Thermoelectric Hearing Aid

A basic hearing aid whose battery is extended with energy harvested from the human head. Again, this process was inspired by my elderly grandmother who struggled with handling the small zinc-air batteries that powered her hearing aids - the eventual goal of this project was to create a battery-less hearing aid.

The schematic is as follows: a peltier tile is wedged behind the ear, the hot side touching the bare skin behind the ear with the other side attached to a small heat sink. The small voltage produced by the seebeck effect is fed to an LTC3107 energy harvesting IC designed to extend the life of a primary battery.

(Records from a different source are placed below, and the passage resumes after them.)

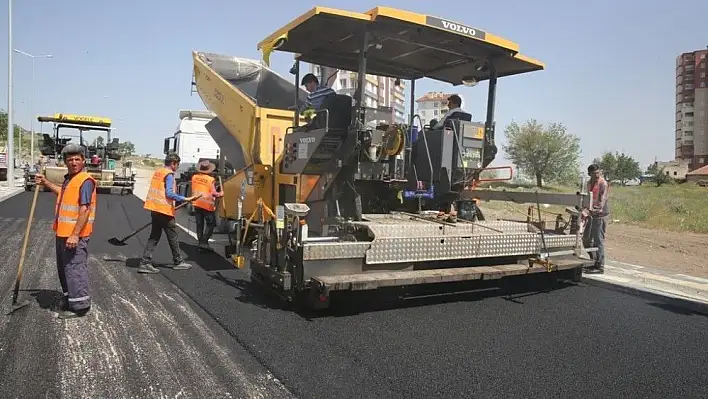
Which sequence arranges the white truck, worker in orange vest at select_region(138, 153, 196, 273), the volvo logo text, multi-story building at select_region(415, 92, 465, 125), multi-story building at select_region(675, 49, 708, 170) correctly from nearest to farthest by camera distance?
the volvo logo text, worker in orange vest at select_region(138, 153, 196, 273), multi-story building at select_region(415, 92, 465, 125), the white truck, multi-story building at select_region(675, 49, 708, 170)

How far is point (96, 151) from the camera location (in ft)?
69.3

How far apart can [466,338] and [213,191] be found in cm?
488

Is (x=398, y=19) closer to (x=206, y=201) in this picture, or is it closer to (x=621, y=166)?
(x=206, y=201)

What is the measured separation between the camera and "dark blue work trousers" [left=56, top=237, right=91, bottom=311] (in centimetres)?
454

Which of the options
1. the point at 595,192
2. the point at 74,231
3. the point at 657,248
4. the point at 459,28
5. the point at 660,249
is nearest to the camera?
the point at 74,231

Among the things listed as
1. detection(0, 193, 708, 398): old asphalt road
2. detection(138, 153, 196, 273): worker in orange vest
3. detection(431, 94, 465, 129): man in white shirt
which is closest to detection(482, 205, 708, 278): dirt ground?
detection(431, 94, 465, 129): man in white shirt

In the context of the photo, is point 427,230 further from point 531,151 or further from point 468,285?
point 531,151

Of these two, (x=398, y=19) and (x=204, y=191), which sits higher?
(x=398, y=19)

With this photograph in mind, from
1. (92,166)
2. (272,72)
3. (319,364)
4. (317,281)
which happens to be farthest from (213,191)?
(92,166)

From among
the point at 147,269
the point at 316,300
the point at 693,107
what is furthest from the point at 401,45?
the point at 693,107

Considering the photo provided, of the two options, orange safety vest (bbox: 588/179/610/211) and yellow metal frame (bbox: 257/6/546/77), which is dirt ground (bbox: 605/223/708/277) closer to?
orange safety vest (bbox: 588/179/610/211)

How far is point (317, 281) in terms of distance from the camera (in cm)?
445

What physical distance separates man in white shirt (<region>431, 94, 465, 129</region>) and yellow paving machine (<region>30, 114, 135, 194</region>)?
53.7 feet

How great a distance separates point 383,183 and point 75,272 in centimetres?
303
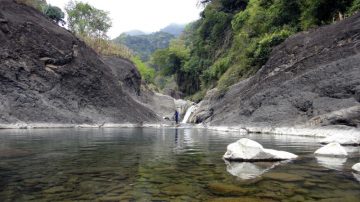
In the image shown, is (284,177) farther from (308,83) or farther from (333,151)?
(308,83)

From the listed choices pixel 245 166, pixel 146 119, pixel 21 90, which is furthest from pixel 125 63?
pixel 245 166

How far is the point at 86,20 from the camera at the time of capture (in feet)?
188

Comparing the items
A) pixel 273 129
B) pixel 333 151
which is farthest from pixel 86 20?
pixel 333 151

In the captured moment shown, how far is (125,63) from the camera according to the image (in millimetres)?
56688

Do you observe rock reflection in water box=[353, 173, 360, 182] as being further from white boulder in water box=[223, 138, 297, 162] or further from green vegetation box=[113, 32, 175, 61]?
green vegetation box=[113, 32, 175, 61]

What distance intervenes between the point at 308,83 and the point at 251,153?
15.0m

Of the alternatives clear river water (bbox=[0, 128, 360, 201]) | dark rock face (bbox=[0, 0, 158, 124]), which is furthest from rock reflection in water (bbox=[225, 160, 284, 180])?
dark rock face (bbox=[0, 0, 158, 124])

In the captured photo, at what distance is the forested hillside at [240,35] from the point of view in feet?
96.4

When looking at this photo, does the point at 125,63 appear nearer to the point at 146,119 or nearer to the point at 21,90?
the point at 146,119

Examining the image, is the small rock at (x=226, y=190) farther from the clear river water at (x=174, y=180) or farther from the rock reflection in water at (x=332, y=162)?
the rock reflection in water at (x=332, y=162)

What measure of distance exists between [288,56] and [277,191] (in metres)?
23.1

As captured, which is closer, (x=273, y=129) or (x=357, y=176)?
(x=357, y=176)

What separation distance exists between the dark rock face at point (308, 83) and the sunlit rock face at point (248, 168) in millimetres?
9671

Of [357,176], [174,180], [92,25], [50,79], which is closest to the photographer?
[174,180]
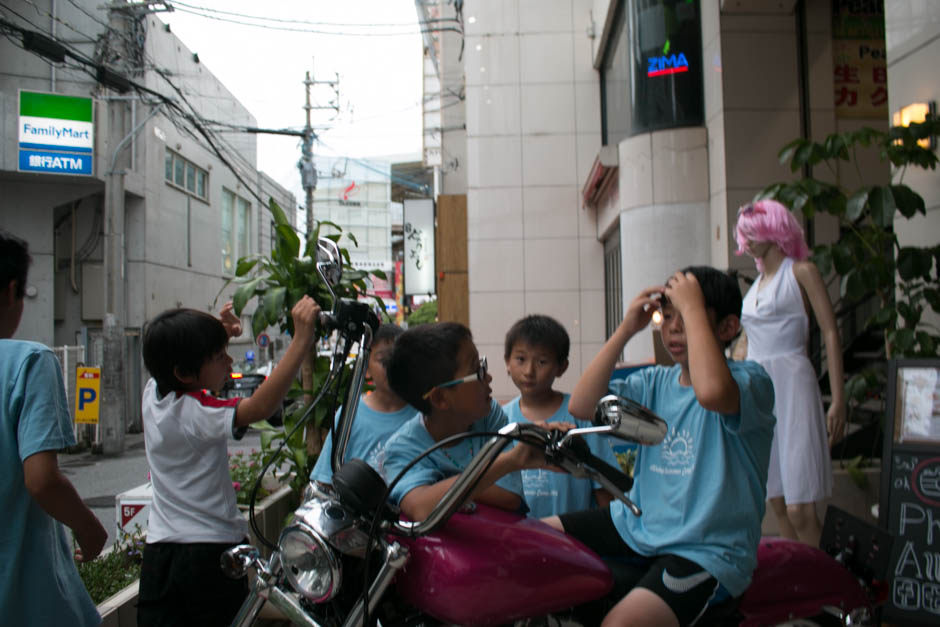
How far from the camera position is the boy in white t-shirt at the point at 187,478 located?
2.17 meters

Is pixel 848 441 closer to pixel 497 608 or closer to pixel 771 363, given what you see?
pixel 771 363

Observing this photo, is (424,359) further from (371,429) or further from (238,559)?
(371,429)

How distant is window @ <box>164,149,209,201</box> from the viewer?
59.7ft

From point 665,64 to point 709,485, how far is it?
17.6ft

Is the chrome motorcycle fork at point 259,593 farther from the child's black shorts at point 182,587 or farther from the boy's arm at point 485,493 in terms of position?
the child's black shorts at point 182,587

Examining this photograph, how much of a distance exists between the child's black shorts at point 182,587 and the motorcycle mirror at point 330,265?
1.10 m

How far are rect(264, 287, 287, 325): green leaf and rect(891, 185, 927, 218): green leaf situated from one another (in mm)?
3344

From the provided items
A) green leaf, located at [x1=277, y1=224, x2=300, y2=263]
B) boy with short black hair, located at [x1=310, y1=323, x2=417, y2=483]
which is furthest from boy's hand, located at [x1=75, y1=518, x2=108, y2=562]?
green leaf, located at [x1=277, y1=224, x2=300, y2=263]

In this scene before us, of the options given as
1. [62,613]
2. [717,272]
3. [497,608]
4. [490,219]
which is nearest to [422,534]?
[497,608]

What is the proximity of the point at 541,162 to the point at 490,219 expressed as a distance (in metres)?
1.14

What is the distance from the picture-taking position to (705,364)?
174cm

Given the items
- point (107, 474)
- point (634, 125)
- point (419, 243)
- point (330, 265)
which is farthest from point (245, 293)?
point (419, 243)

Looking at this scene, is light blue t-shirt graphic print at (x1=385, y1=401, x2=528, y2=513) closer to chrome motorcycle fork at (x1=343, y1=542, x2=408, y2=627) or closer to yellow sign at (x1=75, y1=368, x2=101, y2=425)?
chrome motorcycle fork at (x1=343, y1=542, x2=408, y2=627)

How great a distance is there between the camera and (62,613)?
1.68 meters
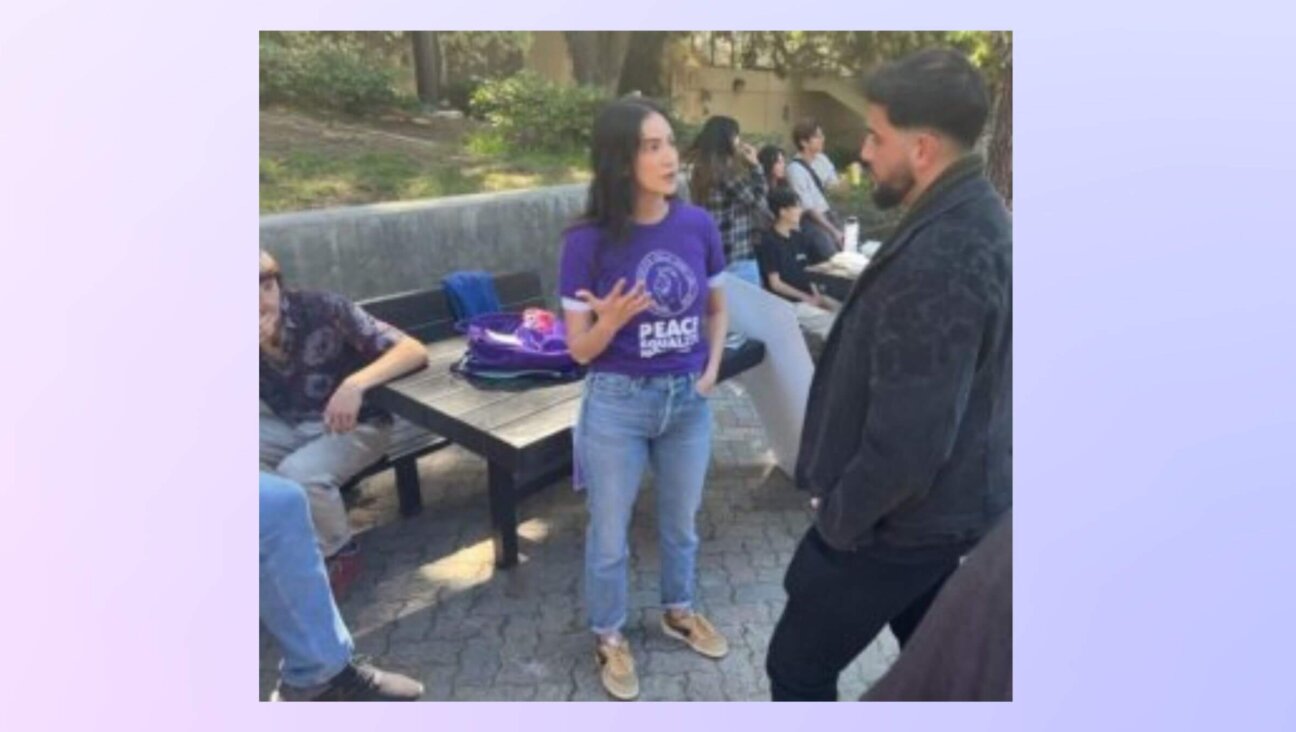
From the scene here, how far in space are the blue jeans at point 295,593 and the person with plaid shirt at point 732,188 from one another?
1830 millimetres

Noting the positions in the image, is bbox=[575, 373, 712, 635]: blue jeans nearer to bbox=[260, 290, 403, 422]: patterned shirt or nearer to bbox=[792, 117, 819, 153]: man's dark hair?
bbox=[260, 290, 403, 422]: patterned shirt

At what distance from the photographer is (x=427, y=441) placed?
9.11 ft

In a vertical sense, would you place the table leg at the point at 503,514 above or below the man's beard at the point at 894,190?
below

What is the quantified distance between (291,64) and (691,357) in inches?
40.8

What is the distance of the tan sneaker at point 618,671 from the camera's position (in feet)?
7.04

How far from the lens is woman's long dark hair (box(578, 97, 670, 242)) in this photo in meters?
1.85

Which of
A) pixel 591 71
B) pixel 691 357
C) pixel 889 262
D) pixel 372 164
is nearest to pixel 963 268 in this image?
pixel 889 262

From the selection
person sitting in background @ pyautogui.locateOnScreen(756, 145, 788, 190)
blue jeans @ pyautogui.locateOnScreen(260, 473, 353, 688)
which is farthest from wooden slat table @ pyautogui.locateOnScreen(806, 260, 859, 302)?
blue jeans @ pyautogui.locateOnScreen(260, 473, 353, 688)

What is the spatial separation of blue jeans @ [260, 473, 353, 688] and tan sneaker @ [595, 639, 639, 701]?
58 centimetres

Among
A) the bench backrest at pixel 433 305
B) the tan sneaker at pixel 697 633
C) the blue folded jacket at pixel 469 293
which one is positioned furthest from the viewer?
the blue folded jacket at pixel 469 293

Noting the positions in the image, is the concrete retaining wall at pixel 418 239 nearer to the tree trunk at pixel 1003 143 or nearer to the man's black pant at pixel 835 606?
the tree trunk at pixel 1003 143

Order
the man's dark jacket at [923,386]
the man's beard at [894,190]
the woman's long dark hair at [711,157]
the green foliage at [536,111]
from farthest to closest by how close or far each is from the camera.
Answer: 1. the woman's long dark hair at [711,157]
2. the green foliage at [536,111]
3. the man's beard at [894,190]
4. the man's dark jacket at [923,386]

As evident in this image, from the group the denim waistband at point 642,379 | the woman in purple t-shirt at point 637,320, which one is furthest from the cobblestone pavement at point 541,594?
the denim waistband at point 642,379

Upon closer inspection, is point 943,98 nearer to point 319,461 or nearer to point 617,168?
point 617,168
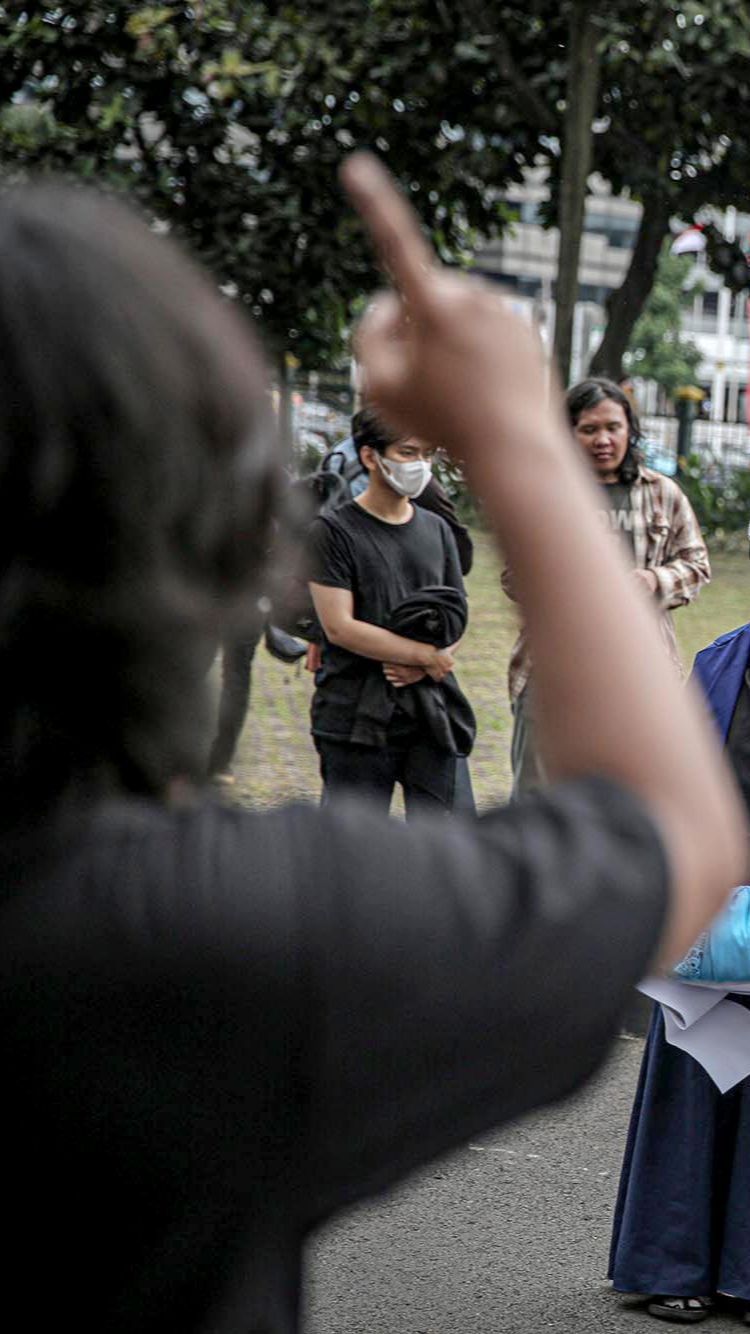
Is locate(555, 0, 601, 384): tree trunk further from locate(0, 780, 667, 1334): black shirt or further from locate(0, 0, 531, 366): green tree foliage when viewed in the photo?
locate(0, 780, 667, 1334): black shirt

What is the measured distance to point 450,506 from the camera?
579 cm

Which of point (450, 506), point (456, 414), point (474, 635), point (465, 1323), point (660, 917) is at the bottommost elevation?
point (474, 635)

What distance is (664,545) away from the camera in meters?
5.89

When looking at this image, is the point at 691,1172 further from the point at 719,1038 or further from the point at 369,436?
the point at 369,436

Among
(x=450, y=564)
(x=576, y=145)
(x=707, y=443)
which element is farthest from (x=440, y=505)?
(x=707, y=443)

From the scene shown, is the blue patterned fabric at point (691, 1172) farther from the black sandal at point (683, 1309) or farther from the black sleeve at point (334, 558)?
the black sleeve at point (334, 558)

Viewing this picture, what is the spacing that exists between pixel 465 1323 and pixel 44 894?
10.4ft

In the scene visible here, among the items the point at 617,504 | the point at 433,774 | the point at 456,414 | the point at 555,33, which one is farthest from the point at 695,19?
the point at 456,414

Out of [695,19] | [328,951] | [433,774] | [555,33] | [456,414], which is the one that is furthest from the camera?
[555,33]

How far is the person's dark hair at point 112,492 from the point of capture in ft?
3.04

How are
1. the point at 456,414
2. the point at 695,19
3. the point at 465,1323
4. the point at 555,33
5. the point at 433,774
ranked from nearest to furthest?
the point at 456,414 < the point at 465,1323 < the point at 433,774 < the point at 695,19 < the point at 555,33

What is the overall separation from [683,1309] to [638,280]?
14.1 m

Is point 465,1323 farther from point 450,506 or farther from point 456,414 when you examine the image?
point 456,414

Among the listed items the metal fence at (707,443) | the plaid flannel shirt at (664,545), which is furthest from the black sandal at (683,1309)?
the metal fence at (707,443)
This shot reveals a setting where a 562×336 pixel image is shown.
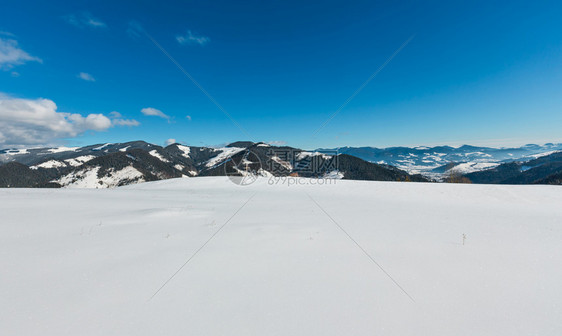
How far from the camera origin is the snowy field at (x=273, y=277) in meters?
2.75

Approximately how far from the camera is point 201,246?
511cm

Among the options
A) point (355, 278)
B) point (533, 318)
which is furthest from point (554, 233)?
point (355, 278)

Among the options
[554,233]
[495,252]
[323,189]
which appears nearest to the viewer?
[495,252]

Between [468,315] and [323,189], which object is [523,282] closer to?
[468,315]

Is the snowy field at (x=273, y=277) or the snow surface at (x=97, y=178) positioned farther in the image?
the snow surface at (x=97, y=178)

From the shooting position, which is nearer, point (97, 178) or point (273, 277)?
point (273, 277)

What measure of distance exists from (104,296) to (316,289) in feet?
10.6

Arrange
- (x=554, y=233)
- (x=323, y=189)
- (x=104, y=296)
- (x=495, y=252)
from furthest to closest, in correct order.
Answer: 1. (x=323, y=189)
2. (x=554, y=233)
3. (x=495, y=252)
4. (x=104, y=296)

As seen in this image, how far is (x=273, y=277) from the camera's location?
3.79 metres

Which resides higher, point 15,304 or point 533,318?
point 15,304

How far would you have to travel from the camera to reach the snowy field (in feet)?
9.01

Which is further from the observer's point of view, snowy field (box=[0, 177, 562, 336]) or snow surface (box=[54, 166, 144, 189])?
snow surface (box=[54, 166, 144, 189])

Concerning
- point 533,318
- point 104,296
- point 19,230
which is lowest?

The IC utilizes an “ultra-low voltage step-up DC/DC converter and power manager” in order to manage the harvested energy for the primary battery and has the ability to switch between the primary batter and harvested energy when it is available. In order to take full advantage of the peltier tiles, I made several molds of the inner ear and behind the ear were taken using Instamorph, a plastic that is moldable in hot water and hardens after a couple minutes in ambient air, in order to find the flattest and greatest real estate.

Below you can also see a bronze casting of one of the instamorph molds in an attempt to incorporate the heat sink with the hearing aid housing. Despite being able to string several micro (3mm x 3mm) peltier tiles in parallel, there ended up not being enough flat real estate inside the ear. It was clear from these molds that behind the ear was the best choice to rest a peltier tile on. I ended up choosing a 15mm x 7mm tile from CustomThermolectric (part# 05001-9330-35RU7F) which, after affixing it to the area behind my ear with a small heat sink, produced 30mv after settling from 55mv after 10 minutes of temperature stabilization. The audio gain portion was a bare-bones single transistor circuit with a gain of 100. This circuit was chosen for its simplicity and its ultra low power design. So, the apparatus is as follows: peltier tile(s) behind ear → energy harvesting IC → rechargeable battery The control test consisted of turning on the gain device for a period of 1 hour and measuring the power consumption as a function of voltage drop from a recheargable 1.2 volt NiMH (nickel metal hydryde) 200mhA battery. The peltier assisted gain circuit saw a 3% less voltage drop after the 1 hour period.